The operations logs documented that the licensee reviewed NRCs guidance for reporting events, NUREG-1022, Section 3.2.7, Event or Condition that Could Have Prevented Fulfillment of a Safety Function. The operators determined that the condition was not reportable to the NRC based on the statement that reports are not required when systems are declared inoperable as part of a planned evolution for maintenance or surveillance testing when done in accordance with an approved procedure and the plants TS (unless a condition is discovered that would have resulted in the system being declared inoperable).
After reviewing the logs on the following day the inspectors asked the control room operators why the activity was considered a planned evolution for maintenance and not considered routine operation of the RT system. The licensee did not provide information to support the activity was a maintenance activity, so the inspectors reviewed the requirements of 10 CFR 50.72 and NUREG-1022 and determined that the condition was reportable under 10 CFR 50.72(b)(3)(v). The licensee documented the issue in their CAP as AR 02652522 and created an action to submit a licensee event report (LER)under 10 CFR 50.73(a)(2)(v).
This inspectors review focused on the reportability aspect of placing the RT differential flow switches in bypass. The inspectors have not reviewed the technical justification or analyses associated with putting the differential flow switches in bypass while the system is in operation, therefore, they have not determined whether this action is in compliance with regulatory requirements. The inspectors planned to review the technical justification and analyses following the receipt of the licensees LER.
Analysis:
The inspectors determined that the failure to report an event or condition, that at the time of discovery could have prevented the fulfillment of a safety function, to the NRC within eight hours as required by 10 CFR 50.72(b)(3)(v) was a performance deficiency. Specifically, the licensee failed to notify the NRC after placing both divisions of RT differential flow instrumentation in bypass, which rendered the instruments inoperable and resulted in a loss of the isolation function. The inspectors reviewed this issue in accordance with IMC 0612 and the Enforcement Manual. Violations of 10 CFR 50.72 are dispositioned using the traditional enforcement process because they are considered to be violations that potentially impede or impact the regulatory process.
The inspectors reviewed Section 6.9.d.9 of the NRC Enforcement Policy and determined this violation was a Severity Level IV violation because the licensees failure to make the report as required by 10 CFR 50.72 did not cause the NRC to reconsider a regulatory position or undertake substantial further inquiry. No cross-cutting aspect was assigned because cross-cutting aspects are not assigned to traditional enforcement only violations.

□ □ □ □ □

#### [THE TASKS]
a) From the inspection report passage, extract the words from "After reviewing the" to "10 CFR 50.73(a)(2)(v).", copied verbatim.
b) Extend the inspection report passage past its final sentence, keeping its style and subject.

#### [DATASET ENTRIES]

□ □ □ □ □

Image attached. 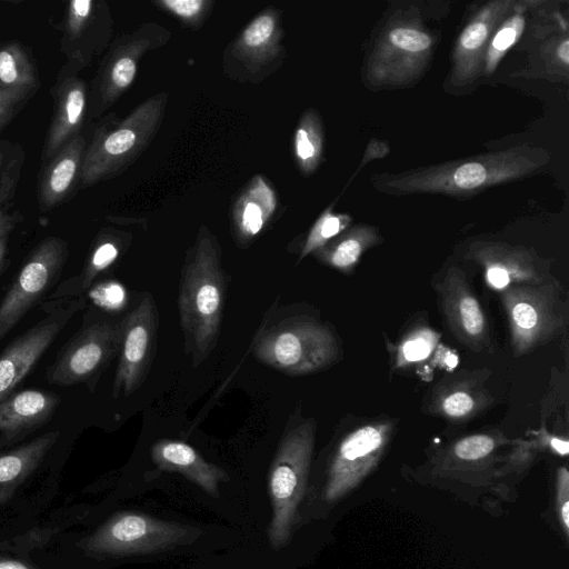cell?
<instances>
[{
  "label": "cell",
  "instance_id": "cell-15",
  "mask_svg": "<svg viewBox=\"0 0 569 569\" xmlns=\"http://www.w3.org/2000/svg\"><path fill=\"white\" fill-rule=\"evenodd\" d=\"M142 107L113 128L102 124L86 148L80 184L108 179L128 163L142 143Z\"/></svg>",
  "mask_w": 569,
  "mask_h": 569
},
{
  "label": "cell",
  "instance_id": "cell-24",
  "mask_svg": "<svg viewBox=\"0 0 569 569\" xmlns=\"http://www.w3.org/2000/svg\"><path fill=\"white\" fill-rule=\"evenodd\" d=\"M382 241L378 229L370 224H356L346 229L322 248L315 251L323 263L348 272L355 268L361 256Z\"/></svg>",
  "mask_w": 569,
  "mask_h": 569
},
{
  "label": "cell",
  "instance_id": "cell-4",
  "mask_svg": "<svg viewBox=\"0 0 569 569\" xmlns=\"http://www.w3.org/2000/svg\"><path fill=\"white\" fill-rule=\"evenodd\" d=\"M515 357L528 355L560 337L568 325V299L551 276L540 283L512 284L500 291Z\"/></svg>",
  "mask_w": 569,
  "mask_h": 569
},
{
  "label": "cell",
  "instance_id": "cell-27",
  "mask_svg": "<svg viewBox=\"0 0 569 569\" xmlns=\"http://www.w3.org/2000/svg\"><path fill=\"white\" fill-rule=\"evenodd\" d=\"M322 142L319 118L315 112H309L302 119L295 137L296 156L306 171L310 172L317 168L322 153Z\"/></svg>",
  "mask_w": 569,
  "mask_h": 569
},
{
  "label": "cell",
  "instance_id": "cell-41",
  "mask_svg": "<svg viewBox=\"0 0 569 569\" xmlns=\"http://www.w3.org/2000/svg\"><path fill=\"white\" fill-rule=\"evenodd\" d=\"M561 513H562V519H563V522H565V526L568 528L569 527V502H565L562 508H561Z\"/></svg>",
  "mask_w": 569,
  "mask_h": 569
},
{
  "label": "cell",
  "instance_id": "cell-26",
  "mask_svg": "<svg viewBox=\"0 0 569 569\" xmlns=\"http://www.w3.org/2000/svg\"><path fill=\"white\" fill-rule=\"evenodd\" d=\"M518 4L519 2H516L512 11L497 27L489 40L483 58L482 74L485 76H490L496 71L501 59L518 41L525 29L526 17L523 9Z\"/></svg>",
  "mask_w": 569,
  "mask_h": 569
},
{
  "label": "cell",
  "instance_id": "cell-17",
  "mask_svg": "<svg viewBox=\"0 0 569 569\" xmlns=\"http://www.w3.org/2000/svg\"><path fill=\"white\" fill-rule=\"evenodd\" d=\"M50 92L53 113L42 148L41 164L80 134L89 110V90L86 82L63 67Z\"/></svg>",
  "mask_w": 569,
  "mask_h": 569
},
{
  "label": "cell",
  "instance_id": "cell-37",
  "mask_svg": "<svg viewBox=\"0 0 569 569\" xmlns=\"http://www.w3.org/2000/svg\"><path fill=\"white\" fill-rule=\"evenodd\" d=\"M0 569H33V568L19 561V560L0 557Z\"/></svg>",
  "mask_w": 569,
  "mask_h": 569
},
{
  "label": "cell",
  "instance_id": "cell-20",
  "mask_svg": "<svg viewBox=\"0 0 569 569\" xmlns=\"http://www.w3.org/2000/svg\"><path fill=\"white\" fill-rule=\"evenodd\" d=\"M59 397L50 391L28 389L13 392L0 403V447L22 440L53 415Z\"/></svg>",
  "mask_w": 569,
  "mask_h": 569
},
{
  "label": "cell",
  "instance_id": "cell-21",
  "mask_svg": "<svg viewBox=\"0 0 569 569\" xmlns=\"http://www.w3.org/2000/svg\"><path fill=\"white\" fill-rule=\"evenodd\" d=\"M392 427L391 420H373L359 426L343 438L332 465L328 493H337L351 475L359 471L361 465L378 455Z\"/></svg>",
  "mask_w": 569,
  "mask_h": 569
},
{
  "label": "cell",
  "instance_id": "cell-36",
  "mask_svg": "<svg viewBox=\"0 0 569 569\" xmlns=\"http://www.w3.org/2000/svg\"><path fill=\"white\" fill-rule=\"evenodd\" d=\"M19 213L11 206H0V246L8 242L9 233L18 222Z\"/></svg>",
  "mask_w": 569,
  "mask_h": 569
},
{
  "label": "cell",
  "instance_id": "cell-9",
  "mask_svg": "<svg viewBox=\"0 0 569 569\" xmlns=\"http://www.w3.org/2000/svg\"><path fill=\"white\" fill-rule=\"evenodd\" d=\"M68 254L67 241L53 236L30 252L0 302V340L59 279Z\"/></svg>",
  "mask_w": 569,
  "mask_h": 569
},
{
  "label": "cell",
  "instance_id": "cell-5",
  "mask_svg": "<svg viewBox=\"0 0 569 569\" xmlns=\"http://www.w3.org/2000/svg\"><path fill=\"white\" fill-rule=\"evenodd\" d=\"M254 357L291 376L326 369L340 352L335 333L309 317L286 318L259 331L252 343Z\"/></svg>",
  "mask_w": 569,
  "mask_h": 569
},
{
  "label": "cell",
  "instance_id": "cell-23",
  "mask_svg": "<svg viewBox=\"0 0 569 569\" xmlns=\"http://www.w3.org/2000/svg\"><path fill=\"white\" fill-rule=\"evenodd\" d=\"M60 432L51 431L14 449L0 452V506L36 471Z\"/></svg>",
  "mask_w": 569,
  "mask_h": 569
},
{
  "label": "cell",
  "instance_id": "cell-35",
  "mask_svg": "<svg viewBox=\"0 0 569 569\" xmlns=\"http://www.w3.org/2000/svg\"><path fill=\"white\" fill-rule=\"evenodd\" d=\"M161 3L168 10L184 19L197 17L206 4L202 0H166Z\"/></svg>",
  "mask_w": 569,
  "mask_h": 569
},
{
  "label": "cell",
  "instance_id": "cell-25",
  "mask_svg": "<svg viewBox=\"0 0 569 569\" xmlns=\"http://www.w3.org/2000/svg\"><path fill=\"white\" fill-rule=\"evenodd\" d=\"M0 87L31 98L40 87L39 71L31 51L20 41L0 43Z\"/></svg>",
  "mask_w": 569,
  "mask_h": 569
},
{
  "label": "cell",
  "instance_id": "cell-30",
  "mask_svg": "<svg viewBox=\"0 0 569 569\" xmlns=\"http://www.w3.org/2000/svg\"><path fill=\"white\" fill-rule=\"evenodd\" d=\"M436 342V335L430 330L411 333L399 347L398 363L406 365L422 360L429 356Z\"/></svg>",
  "mask_w": 569,
  "mask_h": 569
},
{
  "label": "cell",
  "instance_id": "cell-33",
  "mask_svg": "<svg viewBox=\"0 0 569 569\" xmlns=\"http://www.w3.org/2000/svg\"><path fill=\"white\" fill-rule=\"evenodd\" d=\"M91 297L98 306L108 310H119L127 301L124 288L114 281L99 284L92 290Z\"/></svg>",
  "mask_w": 569,
  "mask_h": 569
},
{
  "label": "cell",
  "instance_id": "cell-32",
  "mask_svg": "<svg viewBox=\"0 0 569 569\" xmlns=\"http://www.w3.org/2000/svg\"><path fill=\"white\" fill-rule=\"evenodd\" d=\"M274 19L270 14H262L254 19L242 34V42L248 48H261L273 36Z\"/></svg>",
  "mask_w": 569,
  "mask_h": 569
},
{
  "label": "cell",
  "instance_id": "cell-31",
  "mask_svg": "<svg viewBox=\"0 0 569 569\" xmlns=\"http://www.w3.org/2000/svg\"><path fill=\"white\" fill-rule=\"evenodd\" d=\"M262 198L248 199L237 217L238 229L243 238L258 234L264 226L271 210L264 209Z\"/></svg>",
  "mask_w": 569,
  "mask_h": 569
},
{
  "label": "cell",
  "instance_id": "cell-28",
  "mask_svg": "<svg viewBox=\"0 0 569 569\" xmlns=\"http://www.w3.org/2000/svg\"><path fill=\"white\" fill-rule=\"evenodd\" d=\"M351 221L350 216L343 213L336 214L328 208L312 226L300 253V259L322 248L348 229Z\"/></svg>",
  "mask_w": 569,
  "mask_h": 569
},
{
  "label": "cell",
  "instance_id": "cell-8",
  "mask_svg": "<svg viewBox=\"0 0 569 569\" xmlns=\"http://www.w3.org/2000/svg\"><path fill=\"white\" fill-rule=\"evenodd\" d=\"M84 302L83 297L70 296L46 303V316L4 349L0 355V403L13 393Z\"/></svg>",
  "mask_w": 569,
  "mask_h": 569
},
{
  "label": "cell",
  "instance_id": "cell-16",
  "mask_svg": "<svg viewBox=\"0 0 569 569\" xmlns=\"http://www.w3.org/2000/svg\"><path fill=\"white\" fill-rule=\"evenodd\" d=\"M107 12L102 2L71 0L67 2L61 22L60 50L66 58L63 68L77 73L90 64L106 43Z\"/></svg>",
  "mask_w": 569,
  "mask_h": 569
},
{
  "label": "cell",
  "instance_id": "cell-2",
  "mask_svg": "<svg viewBox=\"0 0 569 569\" xmlns=\"http://www.w3.org/2000/svg\"><path fill=\"white\" fill-rule=\"evenodd\" d=\"M226 281L218 247L201 237L188 253L179 284V315L193 367L214 349L221 326Z\"/></svg>",
  "mask_w": 569,
  "mask_h": 569
},
{
  "label": "cell",
  "instance_id": "cell-39",
  "mask_svg": "<svg viewBox=\"0 0 569 569\" xmlns=\"http://www.w3.org/2000/svg\"><path fill=\"white\" fill-rule=\"evenodd\" d=\"M11 147V142L7 140H0V173L3 168L8 151Z\"/></svg>",
  "mask_w": 569,
  "mask_h": 569
},
{
  "label": "cell",
  "instance_id": "cell-13",
  "mask_svg": "<svg viewBox=\"0 0 569 569\" xmlns=\"http://www.w3.org/2000/svg\"><path fill=\"white\" fill-rule=\"evenodd\" d=\"M445 321L456 339L480 352L489 348V325L466 273L452 266L436 283Z\"/></svg>",
  "mask_w": 569,
  "mask_h": 569
},
{
  "label": "cell",
  "instance_id": "cell-34",
  "mask_svg": "<svg viewBox=\"0 0 569 569\" xmlns=\"http://www.w3.org/2000/svg\"><path fill=\"white\" fill-rule=\"evenodd\" d=\"M30 96L0 87V132L12 121Z\"/></svg>",
  "mask_w": 569,
  "mask_h": 569
},
{
  "label": "cell",
  "instance_id": "cell-7",
  "mask_svg": "<svg viewBox=\"0 0 569 569\" xmlns=\"http://www.w3.org/2000/svg\"><path fill=\"white\" fill-rule=\"evenodd\" d=\"M200 535L196 528L163 521L140 512H119L80 541L91 556L150 555L189 543Z\"/></svg>",
  "mask_w": 569,
  "mask_h": 569
},
{
  "label": "cell",
  "instance_id": "cell-1",
  "mask_svg": "<svg viewBox=\"0 0 569 569\" xmlns=\"http://www.w3.org/2000/svg\"><path fill=\"white\" fill-rule=\"evenodd\" d=\"M549 161L547 150L519 144L400 173H377L371 177V182L375 189L391 196L430 193L465 199L497 184L531 176Z\"/></svg>",
  "mask_w": 569,
  "mask_h": 569
},
{
  "label": "cell",
  "instance_id": "cell-29",
  "mask_svg": "<svg viewBox=\"0 0 569 569\" xmlns=\"http://www.w3.org/2000/svg\"><path fill=\"white\" fill-rule=\"evenodd\" d=\"M119 256V247L110 237L99 238L88 257L87 263L79 276V290H86L90 287L94 278L111 266Z\"/></svg>",
  "mask_w": 569,
  "mask_h": 569
},
{
  "label": "cell",
  "instance_id": "cell-12",
  "mask_svg": "<svg viewBox=\"0 0 569 569\" xmlns=\"http://www.w3.org/2000/svg\"><path fill=\"white\" fill-rule=\"evenodd\" d=\"M465 258L479 264L492 289L519 283H540L550 278V261L523 246L501 241L476 240L465 251Z\"/></svg>",
  "mask_w": 569,
  "mask_h": 569
},
{
  "label": "cell",
  "instance_id": "cell-40",
  "mask_svg": "<svg viewBox=\"0 0 569 569\" xmlns=\"http://www.w3.org/2000/svg\"><path fill=\"white\" fill-rule=\"evenodd\" d=\"M7 243L0 246V273L2 272L4 266L7 264Z\"/></svg>",
  "mask_w": 569,
  "mask_h": 569
},
{
  "label": "cell",
  "instance_id": "cell-14",
  "mask_svg": "<svg viewBox=\"0 0 569 569\" xmlns=\"http://www.w3.org/2000/svg\"><path fill=\"white\" fill-rule=\"evenodd\" d=\"M516 6L513 0H493L477 9L458 36L448 78L453 89L471 86L481 74L489 40Z\"/></svg>",
  "mask_w": 569,
  "mask_h": 569
},
{
  "label": "cell",
  "instance_id": "cell-6",
  "mask_svg": "<svg viewBox=\"0 0 569 569\" xmlns=\"http://www.w3.org/2000/svg\"><path fill=\"white\" fill-rule=\"evenodd\" d=\"M315 427L316 422L307 419L286 430L270 467L272 516L268 536L270 546L276 550L291 540L297 508L307 482Z\"/></svg>",
  "mask_w": 569,
  "mask_h": 569
},
{
  "label": "cell",
  "instance_id": "cell-22",
  "mask_svg": "<svg viewBox=\"0 0 569 569\" xmlns=\"http://www.w3.org/2000/svg\"><path fill=\"white\" fill-rule=\"evenodd\" d=\"M151 457L161 470L183 475L213 497L219 495V483L229 480L223 469L206 461L193 447L182 441L159 440L151 448Z\"/></svg>",
  "mask_w": 569,
  "mask_h": 569
},
{
  "label": "cell",
  "instance_id": "cell-19",
  "mask_svg": "<svg viewBox=\"0 0 569 569\" xmlns=\"http://www.w3.org/2000/svg\"><path fill=\"white\" fill-rule=\"evenodd\" d=\"M86 139L79 134L41 164L37 200L41 212H48L72 198L80 183Z\"/></svg>",
  "mask_w": 569,
  "mask_h": 569
},
{
  "label": "cell",
  "instance_id": "cell-10",
  "mask_svg": "<svg viewBox=\"0 0 569 569\" xmlns=\"http://www.w3.org/2000/svg\"><path fill=\"white\" fill-rule=\"evenodd\" d=\"M121 336L122 320L84 328L61 350L48 368L46 379L62 387L80 382L89 386L119 352Z\"/></svg>",
  "mask_w": 569,
  "mask_h": 569
},
{
  "label": "cell",
  "instance_id": "cell-3",
  "mask_svg": "<svg viewBox=\"0 0 569 569\" xmlns=\"http://www.w3.org/2000/svg\"><path fill=\"white\" fill-rule=\"evenodd\" d=\"M437 47L436 34L416 7L395 9L383 19L363 61L370 90L415 84L427 71Z\"/></svg>",
  "mask_w": 569,
  "mask_h": 569
},
{
  "label": "cell",
  "instance_id": "cell-38",
  "mask_svg": "<svg viewBox=\"0 0 569 569\" xmlns=\"http://www.w3.org/2000/svg\"><path fill=\"white\" fill-rule=\"evenodd\" d=\"M550 447L563 456L567 455L569 450L568 441L557 437L550 438Z\"/></svg>",
  "mask_w": 569,
  "mask_h": 569
},
{
  "label": "cell",
  "instance_id": "cell-18",
  "mask_svg": "<svg viewBox=\"0 0 569 569\" xmlns=\"http://www.w3.org/2000/svg\"><path fill=\"white\" fill-rule=\"evenodd\" d=\"M480 371L458 372L438 382L429 395L428 412L451 421H468L493 402Z\"/></svg>",
  "mask_w": 569,
  "mask_h": 569
},
{
  "label": "cell",
  "instance_id": "cell-11",
  "mask_svg": "<svg viewBox=\"0 0 569 569\" xmlns=\"http://www.w3.org/2000/svg\"><path fill=\"white\" fill-rule=\"evenodd\" d=\"M158 312L151 295L122 319L119 363L113 383V397L130 396L144 381L154 355Z\"/></svg>",
  "mask_w": 569,
  "mask_h": 569
}]
</instances>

□ □ □ □ □

#### [RESPONSES FOR EACH TASK]
a)
After reviewing the logs on the following day the inspectors asked the control room operators why the activity was considered a planned evolution for maintenance and not considered routine operation of the RT system. The licensee did not provide information to support the activity was a maintenance activity, so the inspectors reviewed the requirements of 10 CFR 50.72 and NUREG-1022 and determined that the condition was reportable under 10 CFR 50.72(b)(3)(v). The licensee documented the issue in their CAP as AR 02652522 and created an action to submit a licensee event report (LER)under 10 CFR 50.73(a)(2)(v).

b)
Enforcement:
Title 10 CFR 50.72 (b)(3)(v) requires, in part, that the licensee report within eight hours any event or condition, that at the time of discovery, could have prevented the fulfillment of a safety function needed to mitigate the consequence of an accident.
Contrary to the above, on January 25, 2016, the licensee failed to report, within eight hours, a condition that, at the time of discovery, could have prevented the fulfillment of a safety function needed to mitigate the consequence of an accident.
Specifically, control room personnel placed both divisions of RT differential flow instrumentation in bypass, which rendered the instruments inoperable and resulted in a loss of the isolation function needed to mitigate the consequences of an accident. In accordance with the Enforcement Policy, Section 6.9.d.9, the violation was classified as a Severity Level IV violation. Because this violation was of very low safety significance, was not repetitive or willful, and was entered into the licensees CAP as AR 02652522, it is being treated as an NCV, consistent with Section 2.3.2 of the NRC Enforcement Policy (NCV 05000461/2016001-03: Failure to Report a Condition that Could Have Prevented Fulfillment of a Safety Function). Corrective actions included creating an action to submit an LER under 10 CFR 50.73(a)(2)(v).
1R19 Post-Maintenance Testing
.1 Post-Maintenance Testing
a. Inspection Scope
The inspectors reviewed the following post-maintenance activities to verify that procedures and test activities were adequate to ensure system operability and functional capability:
- testing of RHR heat exchanger B;
- testing of FC valve 1FC004A;
- testing of FC pump 1A;
- testing of SX valve 1SX001C;
- testing of the Division 3 DG K15 relay;
- testing of the Division 3 DG; and
- testing of RHR valve 1E12F006A.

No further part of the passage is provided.